En 1947, le jeune archéologue et ethnologue Thor Heyerdahl est à la recherche de montres appropriées pour une expédition océanique particulièrement hardie. Le Dr Schild-Comtesse décide d’aider le norvégien qui est conquis par l’avancée technologique et la fiabilité des garde-temps de la manufacture de Granges. Depuis les années 1930, le département de recherche et développement d'Eterna travaille sur la construction de boîtiers de montres étanches qui offrent une protection optimale contre la pénétration de l’eau et les influences néfastes dues aux variations de température. Eterna est amenée à produire une petite série de montres-bracelets particulièrement étanches et résistantes.

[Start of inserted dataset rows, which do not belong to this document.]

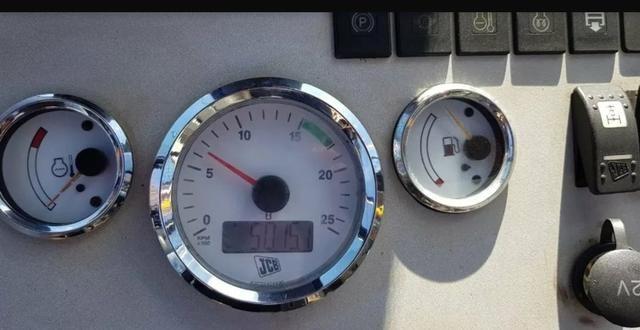 Retroescavadeira JCB 3c 4x4 cabinada - Foto 3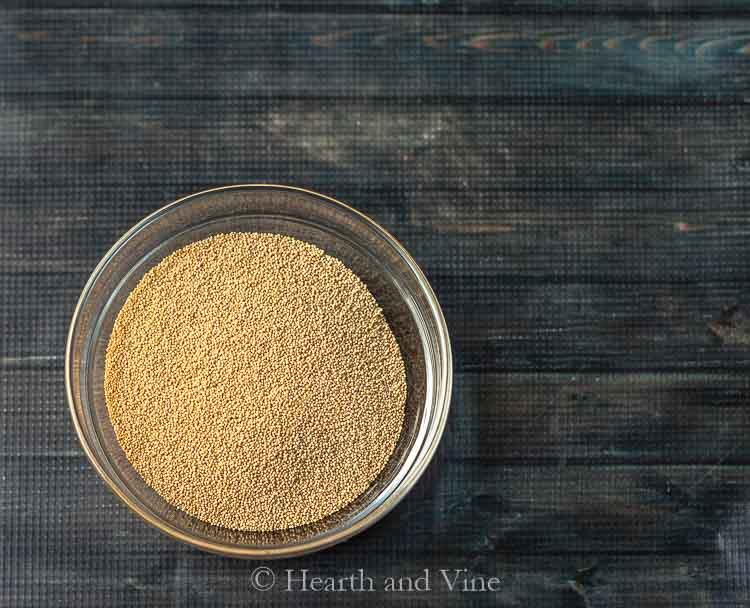 Dry amaranth grain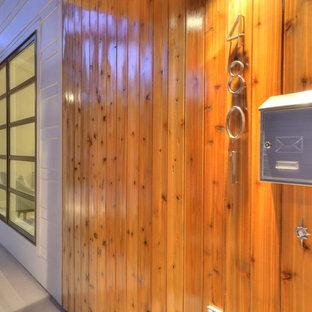 Diseño de fachada blanca, vintage, de una planta, con revestimiento de madera y tejado de un solo tendido
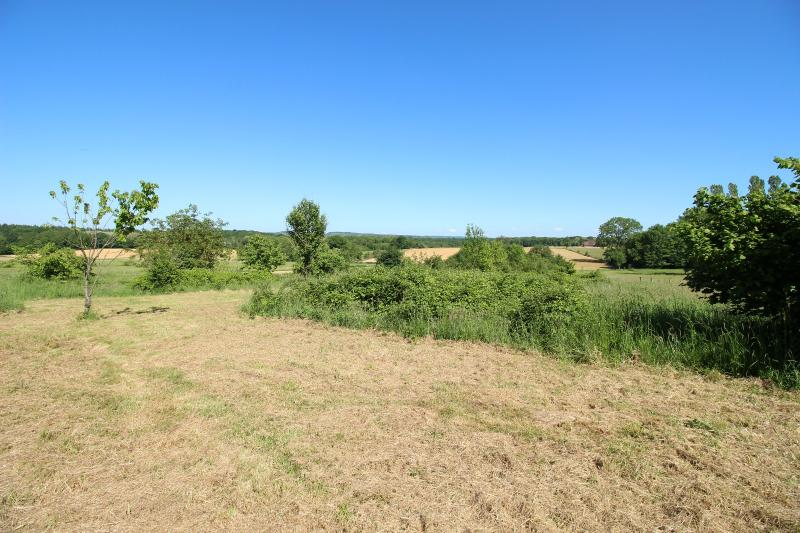Terrain de 1 hectare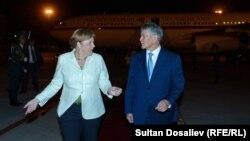 Ангела Меркелни Бишкек аэропортида Алмазбек Атамбаев кутиб олди.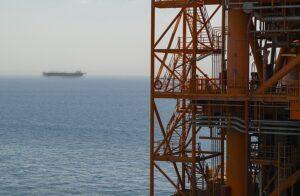 نمایی-از-پایانه-شناور-خلیج-فارس-FSU-از-روی-سکوی-نفتی-سروش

Ce sont ces montres qui accompagnent Thor Heyerdahl et son équipage composé de cinq autres scientifiques lors de leur périple à bord d’un radeau de balsa baptisé KonTiki, en référence au dieu du soleil Inca. Partis des côtes péruviennes ils vont naviguer jusqu’au beau milieu de l’océan Pacifique. Par cette expédition téméraire, Heyerdahl veut prouver au monde qu’il est techniquement possible que les aborigènes précolombiens d’Amérique du Sud aient colonisé la Polynésie en suivant les alizés et le courant Humbold. L’aventure prend fin au contact de l’atoll de Raroia, dans l’archipel des Tuamotu en Polynésie française, au bout de 101 jours et nuits en haute mer et après 8'000 km parcourus. Pour les manœuvres et l’ensemble des décisions desquelles dépendent la survie de l’équipage et le succès de l’expédition, les explorateurs se fient aux montres Eterna. Elles se révèlent être des outils essentiels et fiables, propices à une navigation sûre. Elles surmontent les conditions extrêmes sans être endommagées par l’eau salée, l’humidité ou les variations de température. De nombreuses péripéties marquent ce périple extraordinaire qui devient célèbre dans le monde entier, notamment avec le succès phénoménal de l’ouvrage de Thor Heyerdahl «L’Expédition du KonTiki».

Ce partenariat fructueux entre Eterna et Heyerdahl, deux pionniers courageux, ambitieux et avides de repousser les limites, mène en 1958 au lancement de la légendaire KonTiki - une icône de l’horlogerie considérée encore aujourd’hui comme la référence en termes d’équipement de sport extrême, de fiabilité absolue, de précision, de robustesse et de résistance.

Le plus petit calibre à remontage automatique du monde pour les plus grandes stars
Le goût des femmes pour l’élégance est pour beaucoup dans l’évolution des montres-bracelets au début du vingtième siècle. C’est donc tout naturellement qu'Eterna se consacre très vite à la création de pièces de joaillerie, véritables bijoux de technologie, esthétiques et fonctionnels.

En 1930, une importante collection pour femmes développe les canons esthétiques de l’époque et présente la montre baguette la plus étroite jamais produite en série. Ses dimensions sont réduites à 7,25 x 22,5 mm. Un exploit! Sa production en série rend son prix abordable; de plus, elle est facile à entretenir - autant d’avantages décisifs sur ses concurrentes, certes parfois plus petites, mais seulement produites manuellement, donc plus onéreuses et moins fiables.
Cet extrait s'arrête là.